| Aufgabenstellung |
Übertragen Sie den Satz „Daraufhin wurden die Redner*innen der AfD ausgeladen.“ aus dem Textabschnitt ins Englische.

| Textabschnitt |

┄┄┄┄┄┄┄┄┄┄

Die Verbindung zu der verschwörungsideologischen Szene und den Corona-Protesten wird auch bei dem heutigen Gernalstreik deutlich. Zwei der Veranstalter*innen sind der verschwörungsideologischen Szene eindeutig zuzuordnen und fallen durch ihre antidemokratischen Tendezenden auf. Laut der Veranstalter*innen sollten neun Redner*innen heute im Stadtgarten Emden einen Redebeitreag halten. Als bekannt wurde, das unter anderem der MdB der AfD, Martin Sichert, sowie die Europwahlkandiatin der AfD Anja Anrdt auch als Redener*innen auftreten sollten, kündigte Bauern an, nicht an den Protesten teilzunehmen. Daraufhin wurden die Redner*innen der AfD ausgeladen. (vgl. OZ (2024) Daraufhin distanzierte sich die AfD Ostfriesland von der Demo. Zudem war geplant, dass zwei Hauptakteure von Leer Lergendär als Redner auftreten. Über die Verbindung zum Reichsbürger Milieu hatte unter anderem die OZ berichtet. Die Coronaprotste in Emden haben deutlich gezeigt, dass diese Distanzierungen allerdings mit Vorsicht zu genießen sind: Statt sich mit der Kritik auseinander zu setzen und sich von der AfD und anderen rechten Akteur*innen zu distanzieren, wurde der Protest einfach in Eltern gegen Rechts unbenannt und darum gebeten, bestimmte Schilder Zuhause zulassen. Darüber hatte unter anderem der Journalist Claus Hock von der OZ berichtet. Weiterhin liefen aber Rechte und der bekannter AfD Professor mit. in weiterer Indiz dafür, dass diese Distanzierungen nur ein weiterer Täuschungsversuch ist, zeigt das auch der Gremium MC zu den Protesten nach Emden mobilisiert (Elligner, 2024).

┄┄┄┄┄┄┄┄┄┄

| Datensätze |

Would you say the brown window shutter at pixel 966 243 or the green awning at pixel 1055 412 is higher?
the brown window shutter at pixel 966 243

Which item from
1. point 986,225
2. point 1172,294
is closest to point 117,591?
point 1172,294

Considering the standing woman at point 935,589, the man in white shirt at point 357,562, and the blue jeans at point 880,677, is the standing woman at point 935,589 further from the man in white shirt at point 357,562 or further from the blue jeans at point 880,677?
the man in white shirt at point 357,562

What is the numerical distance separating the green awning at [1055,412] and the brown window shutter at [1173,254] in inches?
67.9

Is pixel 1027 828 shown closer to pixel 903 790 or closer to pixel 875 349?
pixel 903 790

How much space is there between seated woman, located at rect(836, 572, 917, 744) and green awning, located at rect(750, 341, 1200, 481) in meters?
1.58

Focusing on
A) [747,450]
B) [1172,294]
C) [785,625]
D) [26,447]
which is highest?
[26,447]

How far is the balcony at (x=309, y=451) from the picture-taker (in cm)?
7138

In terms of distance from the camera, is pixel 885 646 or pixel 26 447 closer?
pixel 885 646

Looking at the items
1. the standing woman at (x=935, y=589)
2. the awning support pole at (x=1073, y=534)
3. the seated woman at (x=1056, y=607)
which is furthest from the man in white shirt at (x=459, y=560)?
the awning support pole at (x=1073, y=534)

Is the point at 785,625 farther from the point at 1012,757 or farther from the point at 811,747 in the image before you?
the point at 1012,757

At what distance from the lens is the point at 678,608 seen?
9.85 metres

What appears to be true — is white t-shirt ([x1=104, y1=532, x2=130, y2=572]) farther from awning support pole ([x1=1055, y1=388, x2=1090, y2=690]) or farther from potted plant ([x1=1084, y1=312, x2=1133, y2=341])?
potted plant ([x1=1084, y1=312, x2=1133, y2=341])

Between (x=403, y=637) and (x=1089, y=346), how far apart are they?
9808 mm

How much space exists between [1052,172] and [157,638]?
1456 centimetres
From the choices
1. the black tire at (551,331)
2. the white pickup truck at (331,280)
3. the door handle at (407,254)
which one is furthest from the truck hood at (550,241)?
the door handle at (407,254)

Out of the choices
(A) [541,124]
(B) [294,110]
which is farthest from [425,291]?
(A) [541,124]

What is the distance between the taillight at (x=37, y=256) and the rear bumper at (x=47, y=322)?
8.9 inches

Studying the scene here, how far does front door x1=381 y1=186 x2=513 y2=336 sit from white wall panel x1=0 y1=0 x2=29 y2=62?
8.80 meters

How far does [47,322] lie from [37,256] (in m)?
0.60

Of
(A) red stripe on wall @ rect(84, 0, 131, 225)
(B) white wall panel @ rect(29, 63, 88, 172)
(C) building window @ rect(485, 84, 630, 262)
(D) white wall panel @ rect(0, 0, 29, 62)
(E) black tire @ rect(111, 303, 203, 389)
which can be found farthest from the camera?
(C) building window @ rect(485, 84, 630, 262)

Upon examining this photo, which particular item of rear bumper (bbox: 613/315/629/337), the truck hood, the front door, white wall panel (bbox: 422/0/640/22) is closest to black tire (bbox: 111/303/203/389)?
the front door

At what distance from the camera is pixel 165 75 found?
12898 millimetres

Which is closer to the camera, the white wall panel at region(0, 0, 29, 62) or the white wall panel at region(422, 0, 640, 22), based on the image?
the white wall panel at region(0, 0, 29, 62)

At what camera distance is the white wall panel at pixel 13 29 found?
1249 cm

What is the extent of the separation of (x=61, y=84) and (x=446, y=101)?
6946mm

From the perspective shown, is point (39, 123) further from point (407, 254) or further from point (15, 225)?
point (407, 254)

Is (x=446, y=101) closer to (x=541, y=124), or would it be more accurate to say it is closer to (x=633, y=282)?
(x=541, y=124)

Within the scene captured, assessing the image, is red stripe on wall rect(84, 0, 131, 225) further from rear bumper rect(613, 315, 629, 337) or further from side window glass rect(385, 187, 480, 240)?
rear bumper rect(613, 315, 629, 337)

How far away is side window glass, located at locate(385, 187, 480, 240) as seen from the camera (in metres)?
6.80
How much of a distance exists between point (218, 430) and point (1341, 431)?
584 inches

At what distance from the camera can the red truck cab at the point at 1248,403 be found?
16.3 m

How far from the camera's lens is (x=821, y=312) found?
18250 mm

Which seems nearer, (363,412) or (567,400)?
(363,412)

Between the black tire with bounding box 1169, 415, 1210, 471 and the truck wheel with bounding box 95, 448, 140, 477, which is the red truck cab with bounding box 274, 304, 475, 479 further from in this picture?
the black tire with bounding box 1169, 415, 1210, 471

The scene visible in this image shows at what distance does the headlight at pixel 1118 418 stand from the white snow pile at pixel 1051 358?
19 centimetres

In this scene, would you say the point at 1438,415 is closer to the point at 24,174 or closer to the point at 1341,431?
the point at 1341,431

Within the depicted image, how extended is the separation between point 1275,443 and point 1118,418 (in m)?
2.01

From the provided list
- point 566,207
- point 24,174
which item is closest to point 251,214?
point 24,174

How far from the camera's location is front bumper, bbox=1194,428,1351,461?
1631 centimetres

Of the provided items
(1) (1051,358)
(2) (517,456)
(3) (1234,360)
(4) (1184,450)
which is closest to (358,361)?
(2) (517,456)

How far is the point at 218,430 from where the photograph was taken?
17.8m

┄┄┄┄┄┄┄┄┄┄

| Ausgabe |
The AfD speakers were then disinvited.